If we compare the above with Lyndoh Commission proposals in 2006, it would be the first to propose similar ‘universal code of conducts’ in education sector in India. The same industrial management approach which was prescribed back in US in 1911 was just copied in the name of education sector reform. And subsequently, it brought rampant privatization of education. Eventually the market started deciding what to learn and what not to, even it starts dictating the pedagogy. Education then remains available only to those who have adequate capital to invest, either monetary or social which is similar to Manuvadi practice of only the Brahmin being allowed to study Sanskrit and worship at temples.

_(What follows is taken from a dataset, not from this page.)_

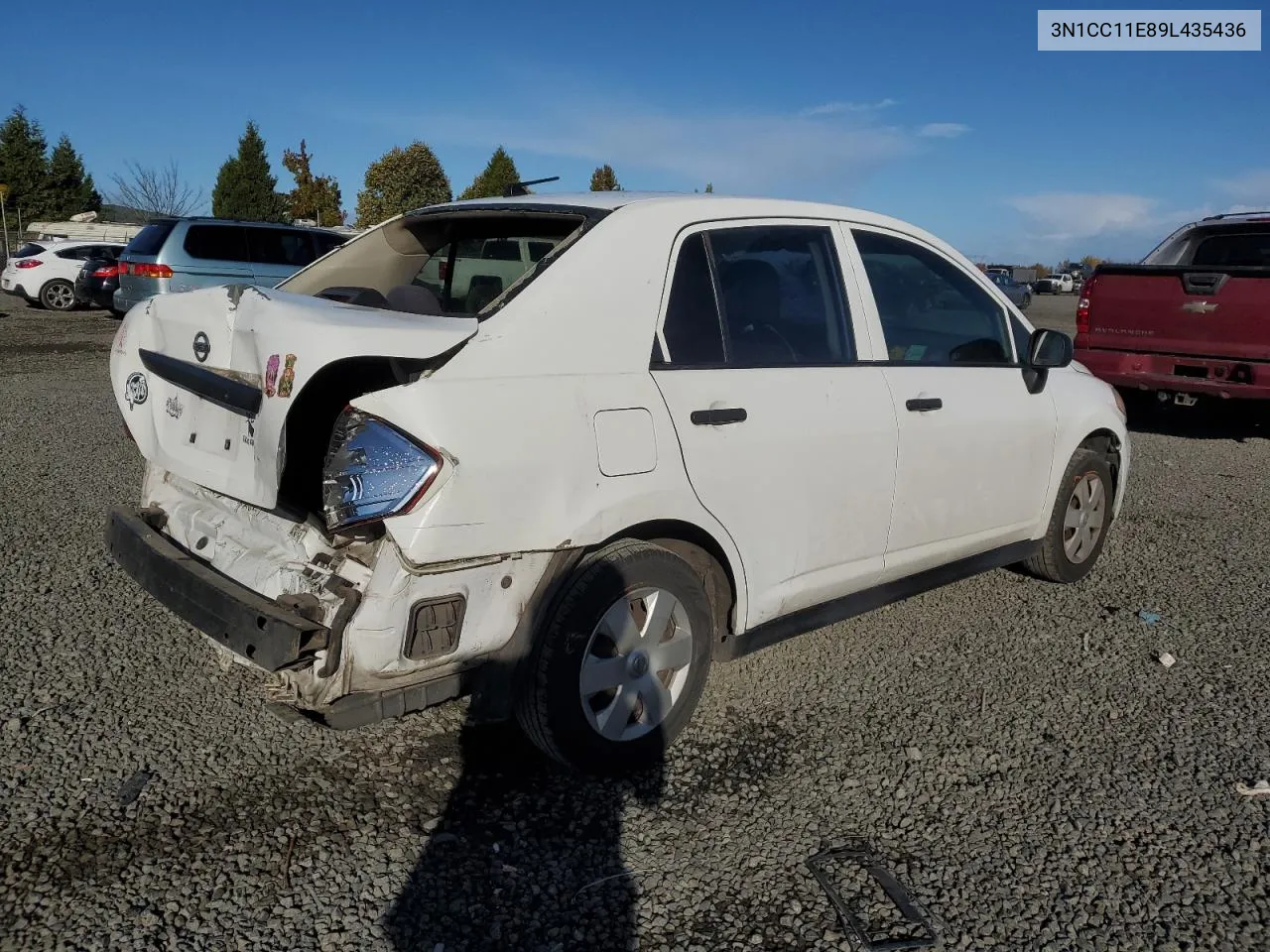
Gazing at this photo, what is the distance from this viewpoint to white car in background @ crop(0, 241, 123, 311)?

So, when TISS students protest against the upsurge of tuition fees and hostel fees,; when they point out to the year to year decline of enrollment of ST/SC OBC students (see TISS for Everyone @facebook) and increase in drop-out rates of the students from marginalized communities, when they rise up against the administration’s decision of taking away students’ rights of having financial aid- they stand against the very exclusionary model which the Hindutva Brahminical neoliberalism wants to champion. If it can truly transcend the boundary of campus and join the emerging wave of student-youth movement all around the country against the Hindutva fascist forces, it would truly dare to reimagine education, reimagine our future.

Ananyo Short Bio- Tata Institute of Social Sciences, Tuljapur alumni of 2014-16 batch of Development Policy, Planning and Practice. As a student activist, was connected to anti- LPG movements in Singur, Nandigrum, Lalgarh as well as with rights movements of tea-garden labourers in North Bengal. Presently a development practitioner working for PRI strengthening.